## Selected extract
● ● ● ● ●

On Mon, Oct 20, 2003 at 06:13:49PM +0300, Peter Dimov wrote:
> Thorsten Ottosen wrote:
> > "Peter Dimov" <pdimov_at_[hidden]> wrote in message
> > news:02a001c39712$16d66260$1d00a8c0_at_pdimov2...
> >> Thorsten Ottosen wrote:
> >>> I and why is it an error? What about this error:
> >>>
> >>> trim( s ); // bug: s is not changed
> >>>
> >>> ?
> >>
> >> <shrug>
> >>
> >> std::sin(x); // bug: x is not changed
> >>
> >> FWIW, I much prefer the functional style in this case.
> >
> > My point was that (most) verbs in the imperative means mutation,
> > nothing else. I expect
> > mutation to happen in those cases. I also expect a function called
> > remove() to mutate the input and
> > I consider a different behavior very strange.
>
> In this specific case, I don't expect or want mutation by default; strings
> are logically much closer to immutable values than they're to stateful
> objects, and string operations in most languages reflect that.
>
> Naming aside, a non-void return from inplace mutators is, IMO, a mistake,
> too. There is never a _need_ to chain inplace mutators; you can always write
>
> trim_inplace(s);
> do_something_with(s);
>
> instead of
>
> do_something_with(trim_inplace(s));
>
> I even find the explicit sequencing preferable, if a bit verbose.

As I see from the discussion, the chaining of mutable variants it not essential. I can accept
this argument.

So my question is, if the mutating variant would return void, would it be enough to show, that this
particular variant is mutable?

So the convention would be:

- copy variants have suffix _copy
- mutable variants will have no suffix, but will return "void" instead of reference.

● ● ● ● ●

## Dataset
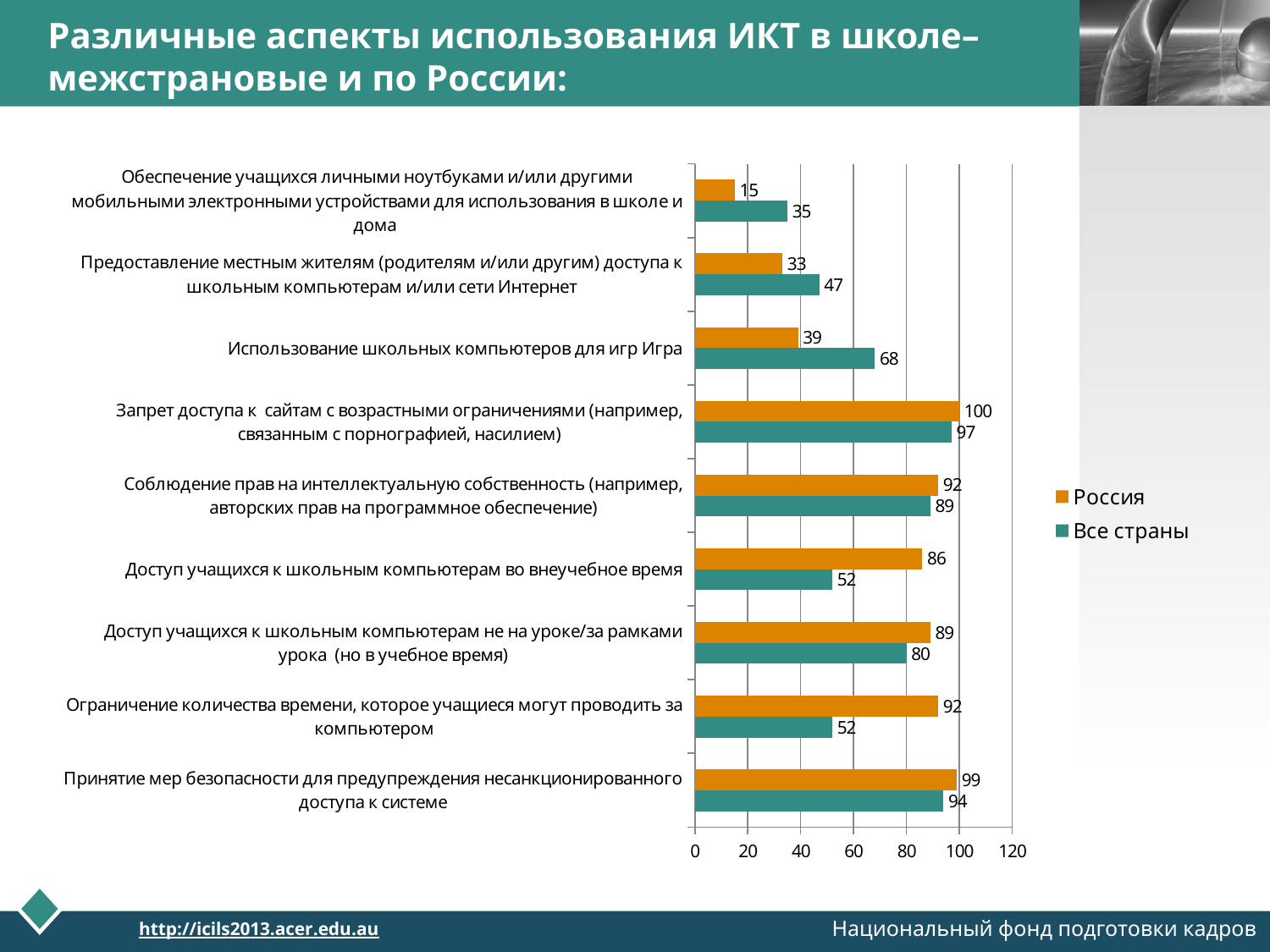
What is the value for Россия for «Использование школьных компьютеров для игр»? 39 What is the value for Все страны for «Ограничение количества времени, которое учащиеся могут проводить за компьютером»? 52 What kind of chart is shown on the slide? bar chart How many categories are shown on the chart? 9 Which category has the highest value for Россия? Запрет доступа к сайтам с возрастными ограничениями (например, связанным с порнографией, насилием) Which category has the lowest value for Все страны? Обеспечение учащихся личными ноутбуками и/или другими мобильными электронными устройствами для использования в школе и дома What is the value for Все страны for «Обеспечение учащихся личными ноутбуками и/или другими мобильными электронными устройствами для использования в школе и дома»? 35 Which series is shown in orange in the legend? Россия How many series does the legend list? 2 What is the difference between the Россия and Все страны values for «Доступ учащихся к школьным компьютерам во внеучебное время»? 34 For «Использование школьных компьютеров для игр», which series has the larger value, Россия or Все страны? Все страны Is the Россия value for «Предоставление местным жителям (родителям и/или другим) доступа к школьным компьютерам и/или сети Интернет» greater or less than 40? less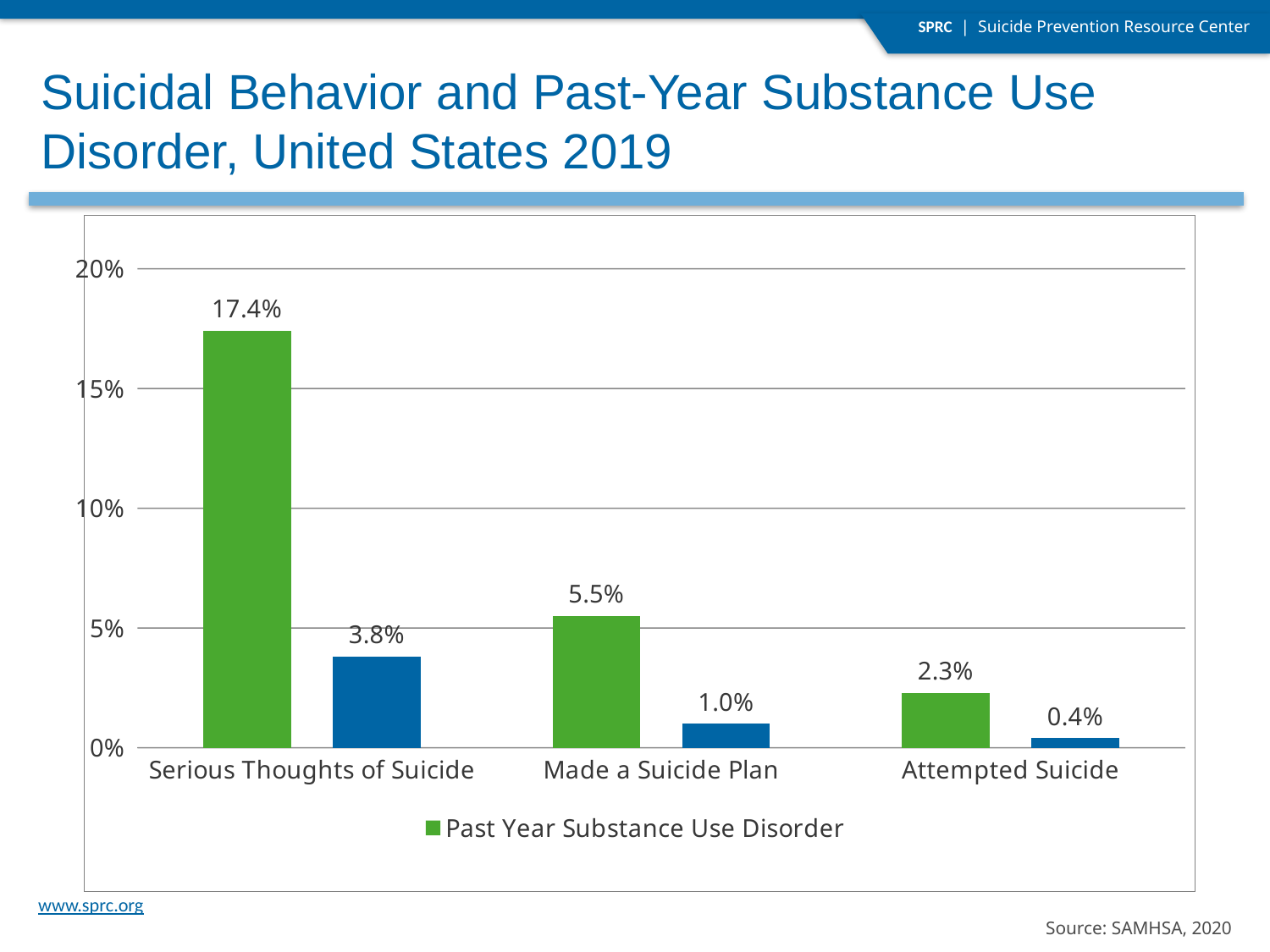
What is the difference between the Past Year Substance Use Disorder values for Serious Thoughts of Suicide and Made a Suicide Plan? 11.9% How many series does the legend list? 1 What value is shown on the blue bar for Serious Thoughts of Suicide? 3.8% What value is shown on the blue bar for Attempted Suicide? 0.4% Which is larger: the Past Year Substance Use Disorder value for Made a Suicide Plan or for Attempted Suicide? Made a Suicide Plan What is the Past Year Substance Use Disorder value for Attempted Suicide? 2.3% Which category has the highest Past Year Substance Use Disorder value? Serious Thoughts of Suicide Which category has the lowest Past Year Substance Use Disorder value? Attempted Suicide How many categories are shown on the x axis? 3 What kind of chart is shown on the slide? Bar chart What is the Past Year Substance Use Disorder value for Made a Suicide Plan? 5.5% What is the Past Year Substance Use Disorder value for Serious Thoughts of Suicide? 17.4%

● ● ● ● ●

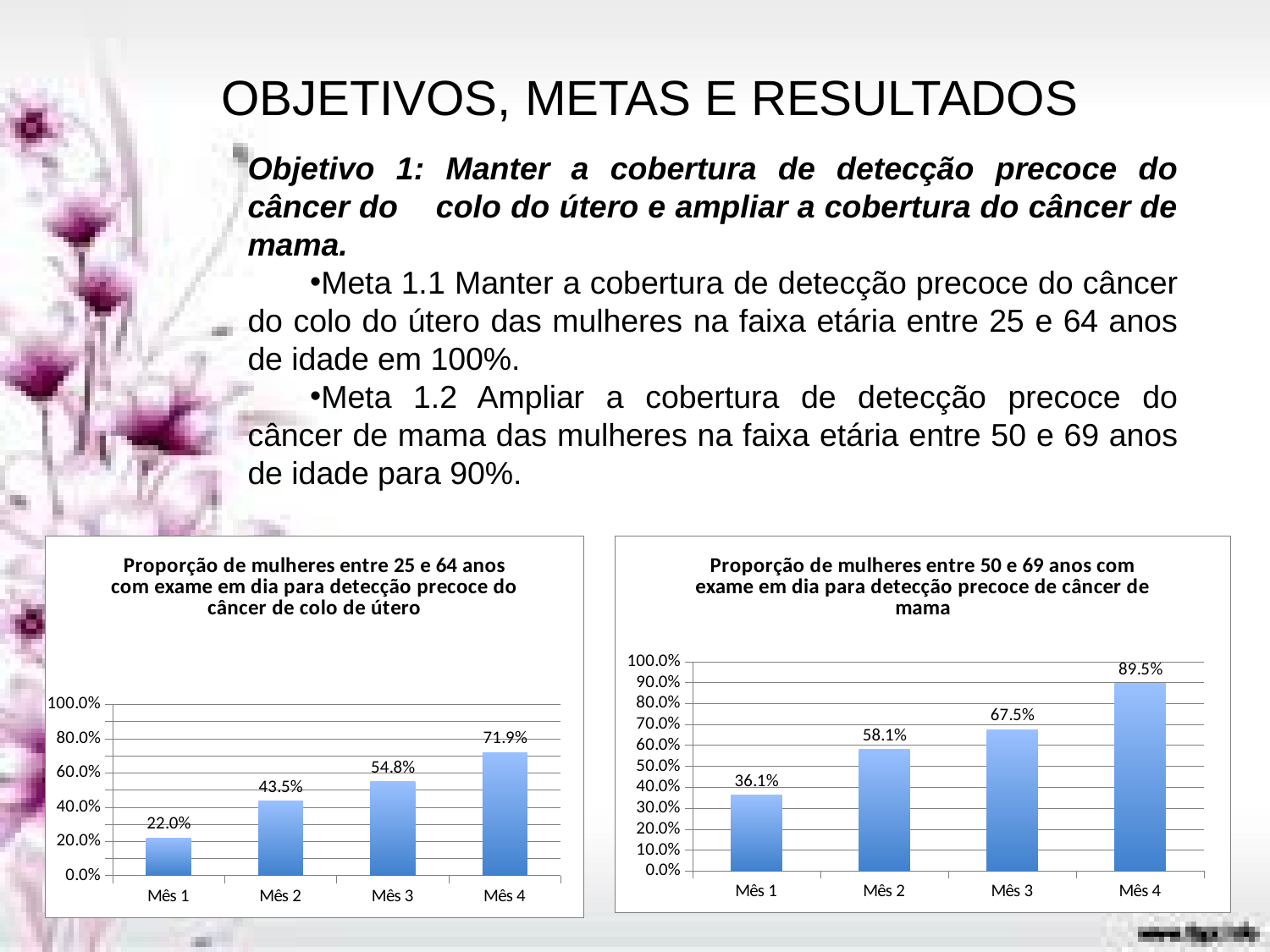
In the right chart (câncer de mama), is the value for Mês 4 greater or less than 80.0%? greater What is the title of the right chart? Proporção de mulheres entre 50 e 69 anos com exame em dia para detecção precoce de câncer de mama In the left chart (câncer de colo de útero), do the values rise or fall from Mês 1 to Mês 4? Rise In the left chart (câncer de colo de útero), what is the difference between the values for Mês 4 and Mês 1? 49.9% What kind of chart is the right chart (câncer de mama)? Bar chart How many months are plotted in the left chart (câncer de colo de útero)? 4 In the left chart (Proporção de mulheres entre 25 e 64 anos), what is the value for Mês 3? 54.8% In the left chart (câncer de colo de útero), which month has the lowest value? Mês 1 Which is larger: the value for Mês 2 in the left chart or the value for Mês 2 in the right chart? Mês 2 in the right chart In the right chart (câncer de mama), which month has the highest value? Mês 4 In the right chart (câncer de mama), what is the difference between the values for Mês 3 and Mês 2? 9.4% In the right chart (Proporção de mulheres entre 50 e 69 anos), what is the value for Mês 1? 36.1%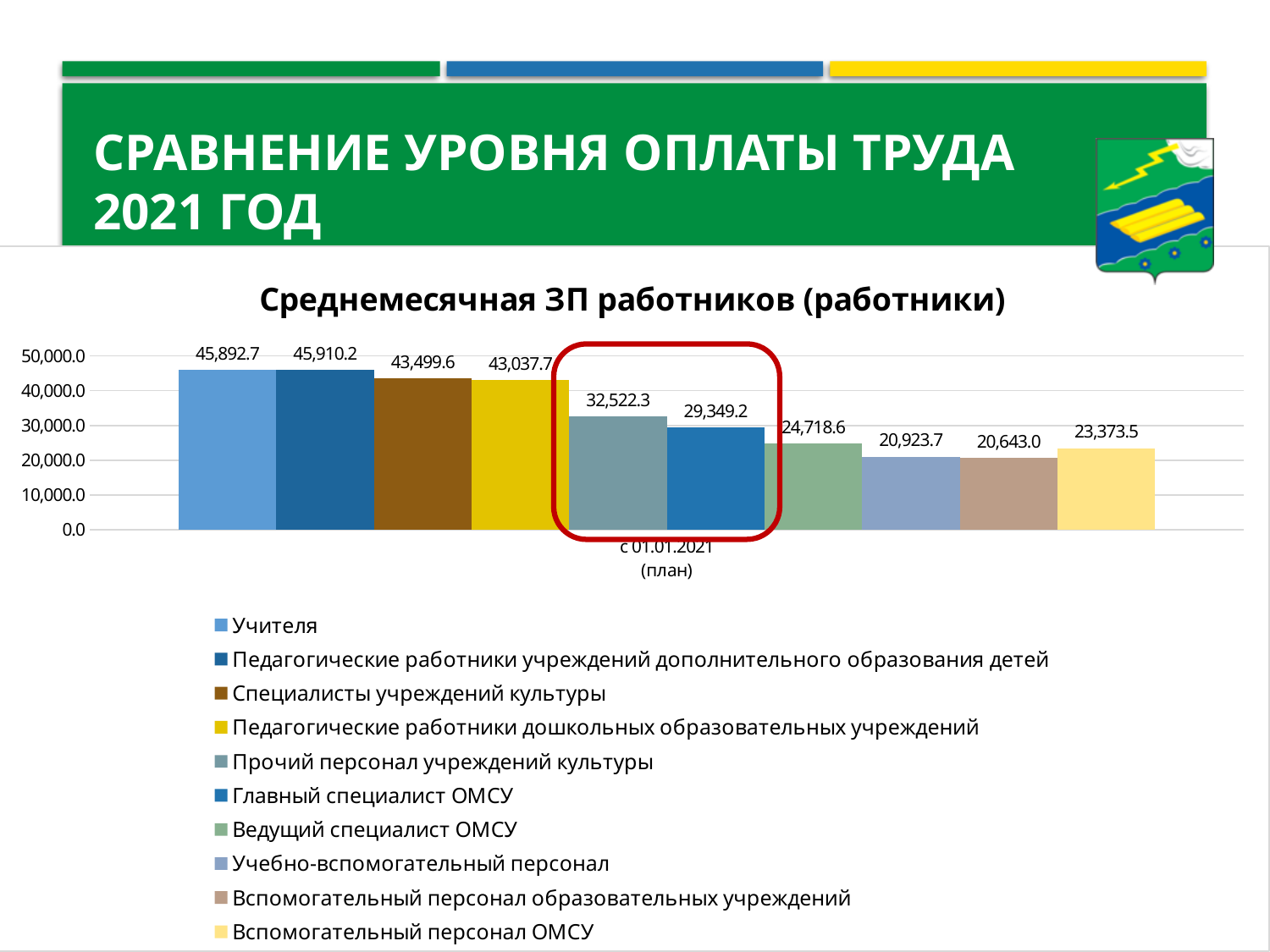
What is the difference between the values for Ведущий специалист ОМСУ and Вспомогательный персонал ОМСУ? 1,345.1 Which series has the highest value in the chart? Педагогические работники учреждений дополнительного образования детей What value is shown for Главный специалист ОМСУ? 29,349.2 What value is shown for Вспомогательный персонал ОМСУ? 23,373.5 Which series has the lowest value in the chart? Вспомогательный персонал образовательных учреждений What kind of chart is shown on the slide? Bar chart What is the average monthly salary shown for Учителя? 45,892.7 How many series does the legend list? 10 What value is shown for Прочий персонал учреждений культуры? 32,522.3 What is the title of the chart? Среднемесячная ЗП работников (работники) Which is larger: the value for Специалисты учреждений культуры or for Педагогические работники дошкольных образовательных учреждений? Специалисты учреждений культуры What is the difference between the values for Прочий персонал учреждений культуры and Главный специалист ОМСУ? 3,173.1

● ● ● ● ●

Retype, word for word, the part of the email thread on naming string functions that begins at the words "So my question" and stops after "instead of reference.".

## Problem solution
So my question is, if the mutating variant would return void, would it be enough to show, that this
particular variant is mutable?

So the convention would be:

- copy variants have suffix _copy
- mutable variants will have no suffix, but will return "void" instead of reference.